# [What to work on]
List every film that the travel post below says John Huston directed.

The blues is a mighty long road. Or it could be a river, one that twists and turns and flows into a sea of limitless musical potential.
-Billy Gibbons
I’m reporting this today from Memphis. I pulled in yesterday and earned it. North of Memphis, with the banks of Arkansas on my right and Tennessee on my left narrowing to a half mile width, the river races through Old Brandywine Chute. A steady southwind blowing in my face made each stroke count.
I covered 214 miles since last week, from St. Genevieve, Missouri, to Soulsville, Memphis, Tennessee:
From St. Genevieve, it took me two days to get to Cape Girardeau, Missouri, a historic town.
In November 1803, Lewis and Clark arrived in Cape Girardeau, a trading post established in 1795 by Louis Lorimier, the Spanish-appointed Commandant of Cape Girardeau District. They later journeyed up the Mississippi River that I just came down on their way to the Missouri River, just north of St. Louis.
Until the Civil War, Cape Girardeau thrived as the river fort for the district. It shipped out furs, pork and beef products, cotton, grain, and lumber. It brought in furniture, dry goods, hardware, tools, and entertainment by the riverboats. During the Civil War, the town became a fortified and occupied community. Newly appointed Brigadier General Ulysses S. Grant landed here before going downriver to battle in Vicksburg, Mississippi.
Today, Cape Girardeau is located in front of a large levee wall that protects it from the high waters of the Mississippi River. Here’s a picture of water levels from previous flood years. You can see in the background the level of the river when I passed through:
Cape Girardeau is also a town of many murals. Facing the river is this iconic mural:
From the Downtown side of the levee, there is a long mural depicting the Missouri Wall of Fame. It includes a mural of Oscar-winning actor and film director John Huston, born in Nevada, Missouri.
He directed the classic films The Maltese Falcon, The African Queen, and The Treasure of the Sierra Madre. He also wrote the screenplays for most of his 37 films. Perhaps my favorite was one of his later films Fat City in 1972:
I wrote about the Burt Bacharach song The Look of Love, which appears in two films that Huston directed, Fat City and his earlier Casino Royale:
The next day I made it to Cairo, Illinois, at the confluence of the Mississippi River and the Ohio River, one of the largest confluences in the world. Here’s a good picture showing the line where these two mighty rivers meet, similar to the one I noticed at the Missouri River and Mississippi River:
I pulled up to the landing and walked around Fort Defiance, where Lewis and Clark also camped in November 1803.
As I look back now, the Mississippi River is three rivers. Although it is all one river, the three parts are each distinctive from the others.
Rising from 1475 feet at the source in Lake Itasca in Minnesota, the river flows shallowly in a rambling fashion for more than 700 miles in a broad old valley to Minneapolis and St. Paul. The hills are low and stand well back.

Stored entries:
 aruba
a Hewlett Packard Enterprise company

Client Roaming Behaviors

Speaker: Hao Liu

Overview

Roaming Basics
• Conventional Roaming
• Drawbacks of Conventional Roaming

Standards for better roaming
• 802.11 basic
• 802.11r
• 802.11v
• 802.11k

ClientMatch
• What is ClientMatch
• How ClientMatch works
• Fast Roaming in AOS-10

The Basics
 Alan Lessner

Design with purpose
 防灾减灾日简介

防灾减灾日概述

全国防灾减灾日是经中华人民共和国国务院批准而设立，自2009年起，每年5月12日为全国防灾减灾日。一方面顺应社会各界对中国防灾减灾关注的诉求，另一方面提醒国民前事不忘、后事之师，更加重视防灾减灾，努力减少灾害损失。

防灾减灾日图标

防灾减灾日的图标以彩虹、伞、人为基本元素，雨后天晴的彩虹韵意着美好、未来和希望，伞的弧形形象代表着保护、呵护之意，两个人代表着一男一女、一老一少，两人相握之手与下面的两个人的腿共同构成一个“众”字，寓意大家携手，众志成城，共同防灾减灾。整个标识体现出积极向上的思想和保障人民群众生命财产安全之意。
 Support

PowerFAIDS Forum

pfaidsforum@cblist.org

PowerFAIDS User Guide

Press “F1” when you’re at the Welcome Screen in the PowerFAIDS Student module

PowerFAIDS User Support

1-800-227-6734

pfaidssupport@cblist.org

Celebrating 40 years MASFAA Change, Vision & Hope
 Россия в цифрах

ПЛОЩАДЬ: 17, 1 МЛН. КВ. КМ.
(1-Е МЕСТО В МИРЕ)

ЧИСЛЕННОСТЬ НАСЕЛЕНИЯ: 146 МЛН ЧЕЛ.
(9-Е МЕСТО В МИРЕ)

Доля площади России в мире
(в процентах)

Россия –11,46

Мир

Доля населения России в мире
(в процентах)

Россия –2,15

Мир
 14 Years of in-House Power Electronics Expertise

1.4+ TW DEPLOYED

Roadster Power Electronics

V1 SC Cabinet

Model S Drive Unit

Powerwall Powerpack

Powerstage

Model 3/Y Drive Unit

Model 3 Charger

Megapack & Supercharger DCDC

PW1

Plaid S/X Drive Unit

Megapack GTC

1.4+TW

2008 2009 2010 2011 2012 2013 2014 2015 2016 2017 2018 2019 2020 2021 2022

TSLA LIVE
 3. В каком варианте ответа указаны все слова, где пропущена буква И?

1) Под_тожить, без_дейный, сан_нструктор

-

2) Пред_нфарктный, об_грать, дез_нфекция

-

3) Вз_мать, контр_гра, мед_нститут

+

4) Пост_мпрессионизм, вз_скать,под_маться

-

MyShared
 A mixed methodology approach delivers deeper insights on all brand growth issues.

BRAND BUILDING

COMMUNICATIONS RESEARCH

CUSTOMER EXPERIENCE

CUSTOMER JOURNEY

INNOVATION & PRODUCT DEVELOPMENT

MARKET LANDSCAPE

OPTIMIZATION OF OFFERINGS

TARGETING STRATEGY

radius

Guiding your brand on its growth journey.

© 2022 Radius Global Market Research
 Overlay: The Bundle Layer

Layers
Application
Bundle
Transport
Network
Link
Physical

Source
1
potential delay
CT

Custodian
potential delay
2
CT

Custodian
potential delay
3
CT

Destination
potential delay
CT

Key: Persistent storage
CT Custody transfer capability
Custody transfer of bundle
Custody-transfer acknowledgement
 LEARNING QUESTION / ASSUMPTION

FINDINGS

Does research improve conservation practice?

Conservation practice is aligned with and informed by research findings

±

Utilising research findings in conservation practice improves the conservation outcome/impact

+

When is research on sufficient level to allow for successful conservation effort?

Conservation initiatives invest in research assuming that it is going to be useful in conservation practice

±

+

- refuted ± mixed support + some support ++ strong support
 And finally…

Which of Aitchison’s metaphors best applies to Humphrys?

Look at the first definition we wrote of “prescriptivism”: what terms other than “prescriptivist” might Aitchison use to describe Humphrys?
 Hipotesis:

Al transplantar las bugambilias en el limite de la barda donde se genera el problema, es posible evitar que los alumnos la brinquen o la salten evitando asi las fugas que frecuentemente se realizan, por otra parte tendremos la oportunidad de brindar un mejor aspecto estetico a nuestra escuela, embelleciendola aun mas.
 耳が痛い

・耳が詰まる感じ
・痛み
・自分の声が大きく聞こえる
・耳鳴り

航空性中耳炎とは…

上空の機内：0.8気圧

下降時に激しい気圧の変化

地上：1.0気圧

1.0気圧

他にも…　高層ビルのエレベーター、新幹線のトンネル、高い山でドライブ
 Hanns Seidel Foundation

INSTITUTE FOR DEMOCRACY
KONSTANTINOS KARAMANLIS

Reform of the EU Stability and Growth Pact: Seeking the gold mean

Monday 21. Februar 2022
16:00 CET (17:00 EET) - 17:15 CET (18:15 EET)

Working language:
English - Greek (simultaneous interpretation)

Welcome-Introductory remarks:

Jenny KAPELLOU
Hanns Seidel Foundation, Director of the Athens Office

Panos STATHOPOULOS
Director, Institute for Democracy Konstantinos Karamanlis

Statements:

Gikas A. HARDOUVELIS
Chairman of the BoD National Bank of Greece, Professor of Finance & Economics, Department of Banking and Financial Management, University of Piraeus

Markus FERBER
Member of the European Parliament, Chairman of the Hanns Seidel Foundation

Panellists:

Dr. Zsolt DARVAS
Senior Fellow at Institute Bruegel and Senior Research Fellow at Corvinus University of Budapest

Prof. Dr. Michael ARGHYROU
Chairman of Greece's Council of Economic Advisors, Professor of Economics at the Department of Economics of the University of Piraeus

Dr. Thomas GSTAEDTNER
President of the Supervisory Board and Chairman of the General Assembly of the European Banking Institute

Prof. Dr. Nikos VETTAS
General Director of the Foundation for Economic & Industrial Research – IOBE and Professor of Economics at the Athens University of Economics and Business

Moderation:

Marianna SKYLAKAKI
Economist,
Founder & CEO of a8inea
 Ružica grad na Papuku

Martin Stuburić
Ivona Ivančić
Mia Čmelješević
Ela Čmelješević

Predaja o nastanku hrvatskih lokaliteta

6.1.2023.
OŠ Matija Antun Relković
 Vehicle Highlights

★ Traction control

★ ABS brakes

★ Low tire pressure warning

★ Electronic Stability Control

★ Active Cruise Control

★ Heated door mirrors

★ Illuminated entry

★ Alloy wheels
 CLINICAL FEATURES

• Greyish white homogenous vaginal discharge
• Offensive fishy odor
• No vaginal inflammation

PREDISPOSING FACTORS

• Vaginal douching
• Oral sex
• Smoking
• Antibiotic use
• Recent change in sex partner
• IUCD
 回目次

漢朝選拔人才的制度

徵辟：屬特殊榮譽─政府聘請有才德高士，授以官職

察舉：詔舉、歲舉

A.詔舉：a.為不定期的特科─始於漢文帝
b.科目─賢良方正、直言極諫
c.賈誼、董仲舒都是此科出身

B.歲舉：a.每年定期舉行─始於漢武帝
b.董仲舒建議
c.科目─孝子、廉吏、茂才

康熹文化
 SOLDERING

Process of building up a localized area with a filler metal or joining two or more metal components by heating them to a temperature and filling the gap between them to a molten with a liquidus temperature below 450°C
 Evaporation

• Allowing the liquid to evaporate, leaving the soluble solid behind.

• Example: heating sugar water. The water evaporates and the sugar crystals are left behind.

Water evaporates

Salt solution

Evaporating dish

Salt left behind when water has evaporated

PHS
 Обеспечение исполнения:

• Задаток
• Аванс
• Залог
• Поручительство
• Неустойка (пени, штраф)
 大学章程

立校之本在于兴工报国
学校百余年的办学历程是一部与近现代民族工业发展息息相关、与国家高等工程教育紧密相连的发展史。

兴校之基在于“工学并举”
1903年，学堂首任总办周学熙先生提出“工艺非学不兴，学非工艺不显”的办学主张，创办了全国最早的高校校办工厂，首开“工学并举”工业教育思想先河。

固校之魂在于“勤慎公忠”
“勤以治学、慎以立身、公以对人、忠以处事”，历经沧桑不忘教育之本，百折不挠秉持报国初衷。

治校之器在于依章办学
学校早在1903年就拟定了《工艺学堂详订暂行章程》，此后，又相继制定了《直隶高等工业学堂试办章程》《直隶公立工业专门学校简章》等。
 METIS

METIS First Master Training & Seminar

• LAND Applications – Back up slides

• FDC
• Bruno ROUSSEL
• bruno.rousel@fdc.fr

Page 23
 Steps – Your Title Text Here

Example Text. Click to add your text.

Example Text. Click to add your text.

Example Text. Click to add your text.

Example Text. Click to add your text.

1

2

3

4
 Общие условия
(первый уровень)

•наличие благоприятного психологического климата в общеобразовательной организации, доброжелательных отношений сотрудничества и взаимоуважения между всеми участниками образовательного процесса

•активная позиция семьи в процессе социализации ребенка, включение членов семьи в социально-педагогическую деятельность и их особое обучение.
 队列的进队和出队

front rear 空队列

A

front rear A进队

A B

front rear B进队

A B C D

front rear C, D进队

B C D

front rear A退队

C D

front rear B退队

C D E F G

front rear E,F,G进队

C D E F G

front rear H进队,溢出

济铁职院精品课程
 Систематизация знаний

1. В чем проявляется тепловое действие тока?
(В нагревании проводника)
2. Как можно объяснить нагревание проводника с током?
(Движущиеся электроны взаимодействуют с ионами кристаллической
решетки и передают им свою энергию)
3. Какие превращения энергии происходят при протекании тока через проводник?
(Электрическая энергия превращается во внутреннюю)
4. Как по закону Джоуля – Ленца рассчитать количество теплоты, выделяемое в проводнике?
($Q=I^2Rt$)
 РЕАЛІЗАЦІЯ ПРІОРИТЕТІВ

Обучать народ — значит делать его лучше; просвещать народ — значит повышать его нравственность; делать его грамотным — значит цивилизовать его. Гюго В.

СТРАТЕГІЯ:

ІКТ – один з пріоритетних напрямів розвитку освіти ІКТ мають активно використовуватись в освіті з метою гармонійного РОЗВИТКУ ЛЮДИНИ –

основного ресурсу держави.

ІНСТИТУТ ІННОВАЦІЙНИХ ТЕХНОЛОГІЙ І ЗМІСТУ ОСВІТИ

# [Solution to this exercise]
The Maltese Falcon
The African Queen
The Treasure of the Sierra Madre
Fat City
Casino Royale